● **Polecenie 1**:
Zwróć bez żadnych zmian wiersze rekordów od wiersza zawierającego „What is the numerical” do końca rekordów, łącznie z obydwoma krańcami.

W projekcie wprowadzającym daninę medialną chodzi o jedno: o ukręcenie łba wolnym mediom, które obnażają działania PiS-owskiej pseudoelity - mówił w TVN24 wicemarszałek Sejmu Piotr Zgorzelski (PSL). Prezydencki minister Andrzej Dera przekonywał z kolei, że projekt nie zagraża niezależności mediów i "potrzebna jest rzeczowa dyskusja, a nie bicie w alarmistyczne dzwony".
W środę znaczna część prywatnych mediów protestowała we wspólnej akcji "Media bez wyboru". To odpowiedź na projektowaną przez rząd ustawę nakładającą dodatkowe obciążenie na media na polskim rynku.
"Jest to po prostu haracz, uderzający w polskiego widza, słuchacza, czytelnika i internautę, a także polskie produkcje, kulturę, rozrywkę, sport oraz media" - oświadczono w liście otwartym podpisanym przez kilkadziesiąt redakcji, grup medialnych i wydawnictw.
Soboń: to kłamstwo, że ten projekt ma wpływ na niezależność mediów
O środowym proteście i planowanym projekcie rozmawiali w niedzielę goście "Kawy na ławę" w TVN24.
Artur Soboń, wiceminister aktywów państwowych i poseł Prawa i Sprawiedliwości przekonywał, że "to kłamstwo, że ten projekt ma jakiś wpływ na niezależność mediów i na to, co one mówią". W związku z tym - jego zdaniem - "to nie jest dyskusja o wolności medialnej".

● **Polecenie 2**:
Zamień „prywatnych” na „komercyjnych” we fragmencie tekstu o daninie medialnej od „W środę znaczna” do „na polskim rynku.”, a potem podaj ten fragment ponownie.

● **Przekazane rekordy**:
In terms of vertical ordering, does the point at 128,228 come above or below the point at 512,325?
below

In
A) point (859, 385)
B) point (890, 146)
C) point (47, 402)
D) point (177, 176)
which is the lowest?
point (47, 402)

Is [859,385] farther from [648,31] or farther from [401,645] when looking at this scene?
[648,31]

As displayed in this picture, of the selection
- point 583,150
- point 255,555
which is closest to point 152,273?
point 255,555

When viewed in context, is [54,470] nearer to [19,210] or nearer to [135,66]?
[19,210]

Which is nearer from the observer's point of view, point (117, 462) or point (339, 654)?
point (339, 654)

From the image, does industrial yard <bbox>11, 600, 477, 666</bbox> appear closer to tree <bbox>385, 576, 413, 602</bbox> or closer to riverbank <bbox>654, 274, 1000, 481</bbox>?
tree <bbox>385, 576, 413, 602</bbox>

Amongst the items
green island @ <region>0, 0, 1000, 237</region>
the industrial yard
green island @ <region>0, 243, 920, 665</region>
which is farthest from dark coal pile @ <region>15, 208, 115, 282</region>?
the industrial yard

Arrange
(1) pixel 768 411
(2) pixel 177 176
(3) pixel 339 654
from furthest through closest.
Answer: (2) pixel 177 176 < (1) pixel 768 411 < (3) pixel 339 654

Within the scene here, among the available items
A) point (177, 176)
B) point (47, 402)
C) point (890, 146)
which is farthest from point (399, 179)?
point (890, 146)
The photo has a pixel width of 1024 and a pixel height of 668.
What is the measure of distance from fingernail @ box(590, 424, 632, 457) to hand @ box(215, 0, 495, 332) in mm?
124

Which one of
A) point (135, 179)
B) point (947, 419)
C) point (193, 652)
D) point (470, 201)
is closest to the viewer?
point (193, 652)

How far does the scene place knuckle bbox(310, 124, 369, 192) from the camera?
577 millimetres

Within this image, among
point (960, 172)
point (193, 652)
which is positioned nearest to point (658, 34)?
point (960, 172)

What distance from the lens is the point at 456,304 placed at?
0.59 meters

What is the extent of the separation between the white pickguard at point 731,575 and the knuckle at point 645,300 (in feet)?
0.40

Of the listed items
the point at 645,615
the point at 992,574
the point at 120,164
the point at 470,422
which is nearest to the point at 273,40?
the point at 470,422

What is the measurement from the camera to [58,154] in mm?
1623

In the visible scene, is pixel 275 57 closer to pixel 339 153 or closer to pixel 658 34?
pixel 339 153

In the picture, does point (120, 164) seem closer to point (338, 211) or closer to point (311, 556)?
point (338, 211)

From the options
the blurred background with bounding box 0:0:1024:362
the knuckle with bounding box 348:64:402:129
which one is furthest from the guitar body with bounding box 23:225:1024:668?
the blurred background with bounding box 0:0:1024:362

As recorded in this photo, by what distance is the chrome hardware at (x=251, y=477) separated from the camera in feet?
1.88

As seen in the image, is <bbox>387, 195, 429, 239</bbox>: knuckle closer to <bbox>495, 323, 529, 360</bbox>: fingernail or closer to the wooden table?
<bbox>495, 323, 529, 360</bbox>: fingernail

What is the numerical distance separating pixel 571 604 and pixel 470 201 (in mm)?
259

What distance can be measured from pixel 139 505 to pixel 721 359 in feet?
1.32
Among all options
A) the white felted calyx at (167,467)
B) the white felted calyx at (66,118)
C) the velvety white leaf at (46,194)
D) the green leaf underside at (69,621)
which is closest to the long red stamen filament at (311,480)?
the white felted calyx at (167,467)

● **Odpowiedź 1**:
What is the numerical distance separating pixel 571 604 and pixel 470 201 (in mm)?
259

What distance can be measured from pixel 139 505 to pixel 721 359 in feet?
1.32
Among all options
A) the white felted calyx at (167,467)
B) the white felted calyx at (66,118)
C) the velvety white leaf at (46,194)
D) the green leaf underside at (69,621)
which is closest to the long red stamen filament at (311,480)?
the white felted calyx at (167,467)

● **Odpowiedź 2**:
W środę znaczna część komercyjnych mediów protestowała we wspólnej akcji "Media bez wyboru". To odpowiedź na projektowaną przez rząd ustawę nakładającą dodatkowe obciążenie na media na polskim rynku.